● **Work to do**: Please copy all of the material below word for word, keeping every line.

[Dataset rows]
━━━━

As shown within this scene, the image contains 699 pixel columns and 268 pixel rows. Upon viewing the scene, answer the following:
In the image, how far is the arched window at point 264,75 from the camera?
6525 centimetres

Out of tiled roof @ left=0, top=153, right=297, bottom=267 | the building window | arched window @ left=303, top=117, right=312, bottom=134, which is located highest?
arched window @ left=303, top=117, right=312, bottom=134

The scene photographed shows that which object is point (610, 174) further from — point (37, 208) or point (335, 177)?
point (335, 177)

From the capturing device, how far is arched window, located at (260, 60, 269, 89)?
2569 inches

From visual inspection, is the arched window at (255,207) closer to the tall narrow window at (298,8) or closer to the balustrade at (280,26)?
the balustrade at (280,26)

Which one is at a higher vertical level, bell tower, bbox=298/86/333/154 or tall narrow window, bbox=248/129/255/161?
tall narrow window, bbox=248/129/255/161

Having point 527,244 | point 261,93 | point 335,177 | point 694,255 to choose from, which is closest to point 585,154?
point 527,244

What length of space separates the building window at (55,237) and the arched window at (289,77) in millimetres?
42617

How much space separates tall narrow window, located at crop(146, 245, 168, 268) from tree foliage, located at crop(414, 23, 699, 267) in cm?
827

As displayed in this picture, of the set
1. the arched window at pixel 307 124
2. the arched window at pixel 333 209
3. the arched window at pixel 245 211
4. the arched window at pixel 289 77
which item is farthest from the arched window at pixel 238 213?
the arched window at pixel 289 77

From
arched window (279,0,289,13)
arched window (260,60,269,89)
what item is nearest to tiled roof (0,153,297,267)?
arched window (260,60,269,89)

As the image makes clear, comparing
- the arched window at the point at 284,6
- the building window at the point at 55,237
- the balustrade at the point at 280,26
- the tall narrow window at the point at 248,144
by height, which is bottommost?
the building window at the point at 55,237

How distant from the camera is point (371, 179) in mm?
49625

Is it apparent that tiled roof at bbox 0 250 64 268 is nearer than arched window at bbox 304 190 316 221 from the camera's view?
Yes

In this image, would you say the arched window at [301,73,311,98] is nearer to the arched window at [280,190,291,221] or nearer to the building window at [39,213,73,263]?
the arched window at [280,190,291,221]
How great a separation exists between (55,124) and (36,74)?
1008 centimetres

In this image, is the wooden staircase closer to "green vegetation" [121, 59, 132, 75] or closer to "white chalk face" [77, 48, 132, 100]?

━━━━

● **Written reply**:
As shown within this scene, the image contains 699 pixel columns and 268 pixel rows. Upon viewing the scene, answer the following:
In the image, how far is the arched window at point 264,75 from the camera?
6525 centimetres

Out of tiled roof @ left=0, top=153, right=297, bottom=267 | the building window | arched window @ left=303, top=117, right=312, bottom=134, which is located highest?
arched window @ left=303, top=117, right=312, bottom=134

The scene photographed shows that which object is point (610, 174) further from — point (37, 208) or point (335, 177)?
point (335, 177)

From the capturing device, how far is arched window, located at (260, 60, 269, 89)?
2569 inches

From visual inspection, is the arched window at (255,207) closer to the tall narrow window at (298,8) or closer to the balustrade at (280,26)?
the balustrade at (280,26)

Which one is at a higher vertical level, bell tower, bbox=298/86/333/154 or tall narrow window, bbox=248/129/255/161?
tall narrow window, bbox=248/129/255/161

Having point 527,244 | point 261,93 | point 335,177 | point 694,255 to choose from, which is closest to point 585,154?
point 527,244

What length of space separates the building window at (55,237) and the arched window at (289,77) in millimetres?
42617

How much space separates tall narrow window, located at crop(146, 245, 168, 268) from tree foliage, located at crop(414, 23, 699, 267) in cm?
827

As displayed in this picture, of the set
1. the arched window at pixel 307 124
2. the arched window at pixel 333 209
3. the arched window at pixel 245 211
4. the arched window at pixel 289 77
which item is farthest from the arched window at pixel 238 213?
the arched window at pixel 289 77

From
arched window (279,0,289,13)
arched window (260,60,269,89)
what item is nearest to tiled roof (0,153,297,267)?
arched window (260,60,269,89)

As the image makes clear, comparing
- the arched window at the point at 284,6
- the building window at the point at 55,237
- the balustrade at the point at 280,26
- the tall narrow window at the point at 248,144
by height, which is bottommost?
the building window at the point at 55,237

How distant from the camera is point (371, 179) in mm?
49625

Is it apparent that tiled roof at bbox 0 250 64 268 is nearer than arched window at bbox 304 190 316 221 from the camera's view?
Yes

In this image, would you say the arched window at [301,73,311,98] is nearer to the arched window at [280,190,291,221] or nearer to the building window at [39,213,73,263]?
the arched window at [280,190,291,221]
How great a separation exists between (55,124) and (36,74)?
1008 centimetres

In this image, is the wooden staircase closer to "green vegetation" [121, 59, 132, 75] or closer to "white chalk face" [77, 48, 132, 100]?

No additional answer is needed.